[Spatial relation data]

- - - - - - -

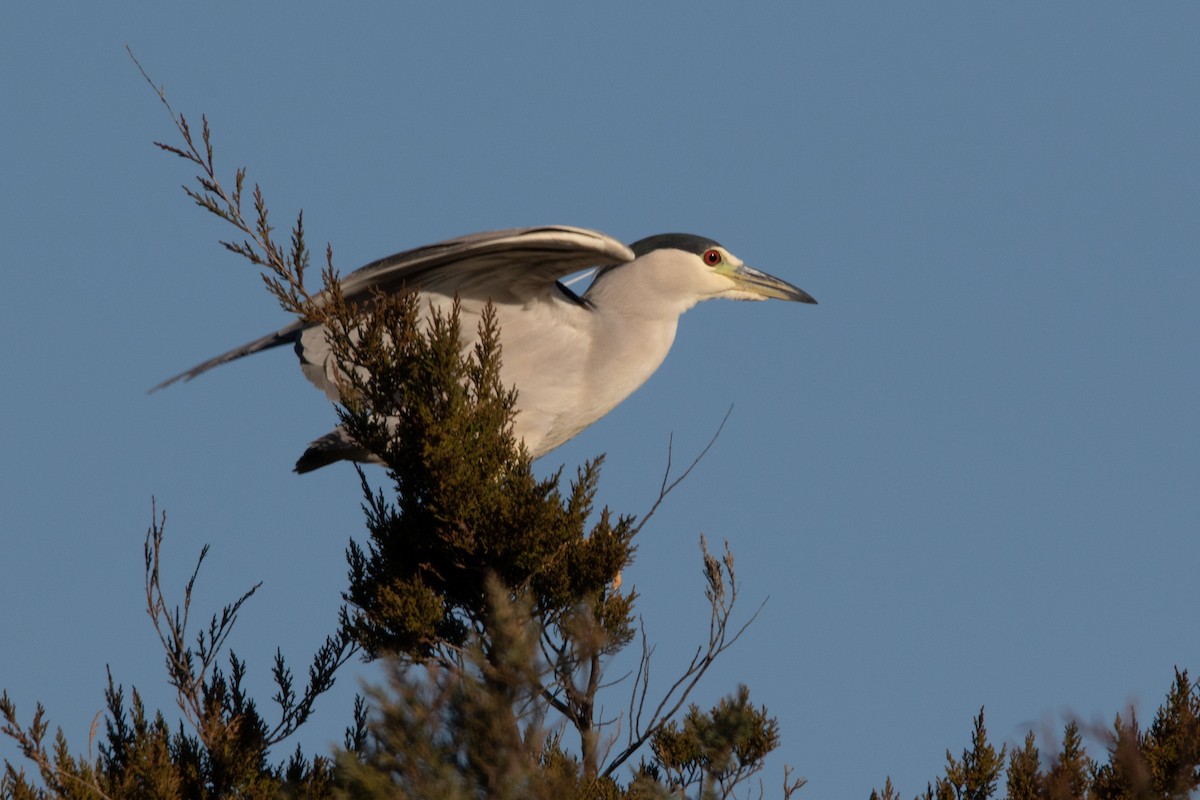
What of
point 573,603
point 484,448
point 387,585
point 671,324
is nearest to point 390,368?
point 484,448

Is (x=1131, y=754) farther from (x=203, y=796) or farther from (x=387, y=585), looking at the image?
(x=203, y=796)

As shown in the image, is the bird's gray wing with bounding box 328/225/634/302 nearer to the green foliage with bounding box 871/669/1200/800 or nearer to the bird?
the bird

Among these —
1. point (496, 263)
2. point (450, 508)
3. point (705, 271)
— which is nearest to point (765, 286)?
point (705, 271)

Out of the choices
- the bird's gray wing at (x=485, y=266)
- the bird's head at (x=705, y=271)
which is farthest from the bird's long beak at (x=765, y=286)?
the bird's gray wing at (x=485, y=266)

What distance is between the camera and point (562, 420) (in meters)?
Result: 6.03

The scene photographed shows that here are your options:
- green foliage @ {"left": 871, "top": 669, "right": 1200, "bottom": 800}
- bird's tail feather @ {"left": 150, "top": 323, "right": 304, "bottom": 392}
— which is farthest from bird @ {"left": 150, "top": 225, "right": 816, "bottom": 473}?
green foliage @ {"left": 871, "top": 669, "right": 1200, "bottom": 800}

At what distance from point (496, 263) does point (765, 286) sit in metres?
2.04

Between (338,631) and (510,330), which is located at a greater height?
(510,330)

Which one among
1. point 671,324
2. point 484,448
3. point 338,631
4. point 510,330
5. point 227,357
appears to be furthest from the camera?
point 671,324

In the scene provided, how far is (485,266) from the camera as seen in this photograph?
5234mm

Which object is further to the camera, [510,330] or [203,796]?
[510,330]

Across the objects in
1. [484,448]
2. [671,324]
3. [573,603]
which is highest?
[671,324]

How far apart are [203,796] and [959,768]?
2.55 meters

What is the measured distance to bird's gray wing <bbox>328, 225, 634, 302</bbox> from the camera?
482 centimetres
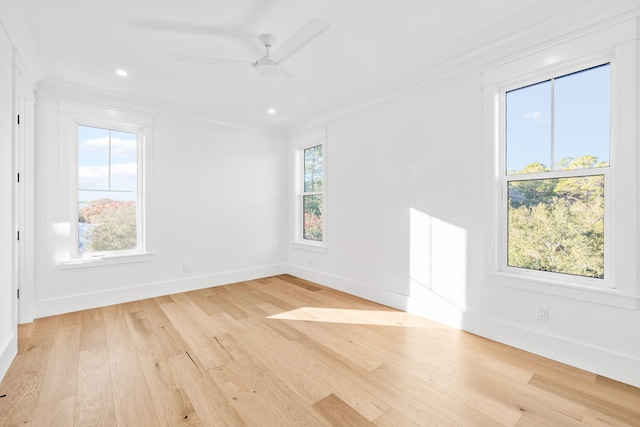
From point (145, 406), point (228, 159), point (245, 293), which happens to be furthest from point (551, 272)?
point (228, 159)

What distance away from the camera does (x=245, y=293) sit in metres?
4.05

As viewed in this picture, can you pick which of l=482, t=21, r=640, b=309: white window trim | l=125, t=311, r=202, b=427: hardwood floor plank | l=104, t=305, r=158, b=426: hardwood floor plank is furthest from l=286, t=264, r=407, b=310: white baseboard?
l=104, t=305, r=158, b=426: hardwood floor plank

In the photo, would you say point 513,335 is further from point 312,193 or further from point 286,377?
point 312,193

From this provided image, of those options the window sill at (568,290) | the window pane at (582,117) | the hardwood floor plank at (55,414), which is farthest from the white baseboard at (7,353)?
the window pane at (582,117)

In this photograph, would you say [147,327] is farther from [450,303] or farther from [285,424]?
[450,303]

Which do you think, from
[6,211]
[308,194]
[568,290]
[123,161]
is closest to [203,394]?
[6,211]

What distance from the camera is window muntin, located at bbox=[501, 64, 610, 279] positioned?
2154 millimetres

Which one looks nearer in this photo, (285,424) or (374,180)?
A: (285,424)

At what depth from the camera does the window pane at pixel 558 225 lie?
217 centimetres

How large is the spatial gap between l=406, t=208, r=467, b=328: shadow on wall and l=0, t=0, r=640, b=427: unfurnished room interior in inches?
0.9

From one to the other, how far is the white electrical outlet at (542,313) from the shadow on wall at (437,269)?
586 millimetres

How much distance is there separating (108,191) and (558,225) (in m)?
4.81

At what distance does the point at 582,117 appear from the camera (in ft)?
7.27

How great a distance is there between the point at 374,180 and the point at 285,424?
2.82 meters
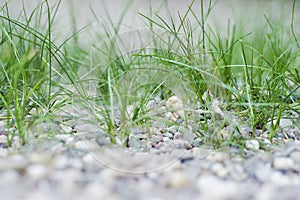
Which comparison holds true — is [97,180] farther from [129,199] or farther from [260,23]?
[260,23]

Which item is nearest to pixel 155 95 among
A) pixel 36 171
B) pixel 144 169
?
pixel 144 169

- - - - - - -

Render the items from the line holding "What distance from the" through the end of the items, inclusive, as a Markdown table with the columns "n" and "Line", one row per line and blank lines omitted. Leave the pictures out.

| n | Line |
|---|---|
| 1 | What distance from the camera is window muntin, located at bbox=[501, 64, 610, 279] positioned? |
| 2 | 2154 millimetres |
| 3 | Which one looks nearer in this photo, (285,424) or (374,180)? |
| 4 | A: (285,424) |
| 5 | At what depth from the camera does the window pane at pixel 558 225 lie? |
| 6 | 217 centimetres |
| 7 | How large is the spatial gap between l=406, t=208, r=467, b=328: shadow on wall and l=0, t=0, r=640, b=427: unfurnished room interior in inches? |
| 8 | 0.9 |
| 9 | From one to the other, how far is the white electrical outlet at (542,313) from the shadow on wall at (437,269)? |
| 10 | 586 millimetres |
| 11 | How much distance is there separating (108,191) and (558,225) (in m)? |
| 12 | 4.81 |
| 13 | At what distance does the point at 582,117 appear from the camera (in ft)? |
| 14 | 7.27 |
| 15 | How great a distance is there between the point at 374,180 and the point at 285,424? |
| 16 | 2.82 meters |
| 17 | Which comparison holds true — is [97,180] farther from [129,199] or farther from [260,23]? |
| 18 | [260,23] |
| 19 | Which item is nearest to pixel 155 95 among |
| 20 | A) pixel 36 171 |
| 21 | B) pixel 144 169 |
| 22 | ? |
| 23 | pixel 144 169 |